▶ [Objective]: Find every line below that contains the word "pixel" and copy each one in full.

>> begin

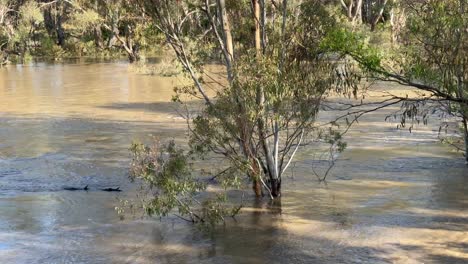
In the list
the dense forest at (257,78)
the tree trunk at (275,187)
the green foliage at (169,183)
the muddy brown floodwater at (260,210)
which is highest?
the dense forest at (257,78)

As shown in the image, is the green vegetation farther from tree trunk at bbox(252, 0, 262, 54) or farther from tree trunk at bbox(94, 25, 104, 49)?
tree trunk at bbox(252, 0, 262, 54)

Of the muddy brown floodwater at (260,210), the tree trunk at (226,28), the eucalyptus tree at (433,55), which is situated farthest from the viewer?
the tree trunk at (226,28)

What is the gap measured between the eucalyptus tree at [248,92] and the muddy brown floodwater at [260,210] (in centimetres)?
51

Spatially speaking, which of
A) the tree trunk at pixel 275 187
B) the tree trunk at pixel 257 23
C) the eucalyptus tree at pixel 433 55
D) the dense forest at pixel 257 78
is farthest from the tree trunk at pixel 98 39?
the eucalyptus tree at pixel 433 55

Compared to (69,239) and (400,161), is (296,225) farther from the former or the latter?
(400,161)

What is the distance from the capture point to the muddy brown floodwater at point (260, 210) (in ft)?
23.9

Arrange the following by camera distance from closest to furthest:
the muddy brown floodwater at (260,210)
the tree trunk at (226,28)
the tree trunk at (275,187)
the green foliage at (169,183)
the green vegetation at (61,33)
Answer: the muddy brown floodwater at (260,210)
the green foliage at (169,183)
the tree trunk at (226,28)
the tree trunk at (275,187)
the green vegetation at (61,33)

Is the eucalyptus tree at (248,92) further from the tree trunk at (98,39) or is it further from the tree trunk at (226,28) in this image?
the tree trunk at (98,39)

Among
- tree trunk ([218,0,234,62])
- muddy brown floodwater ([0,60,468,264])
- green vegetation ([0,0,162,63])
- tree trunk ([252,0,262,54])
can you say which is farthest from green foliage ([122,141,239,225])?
green vegetation ([0,0,162,63])

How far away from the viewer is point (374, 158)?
38.4 ft

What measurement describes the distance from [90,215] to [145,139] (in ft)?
16.8

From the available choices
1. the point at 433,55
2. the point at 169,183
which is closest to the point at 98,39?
the point at 169,183

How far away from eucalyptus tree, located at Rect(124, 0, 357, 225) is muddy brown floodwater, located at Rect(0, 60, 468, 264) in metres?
0.51

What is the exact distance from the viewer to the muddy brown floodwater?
7.28 meters
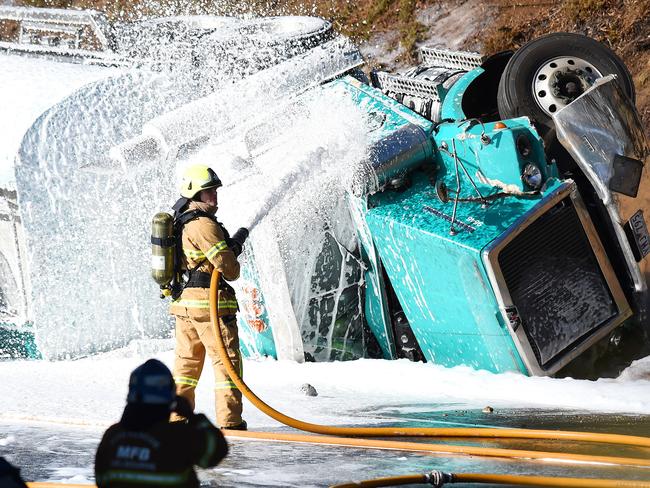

>> end

▶ [Correct output]:
A) the tree trunk at pixel 275 187
B) the tree trunk at pixel 257 23
C) the eucalyptus tree at pixel 433 55
D) the dense forest at pixel 257 78
is farthest from the tree trunk at pixel 98 39?
the eucalyptus tree at pixel 433 55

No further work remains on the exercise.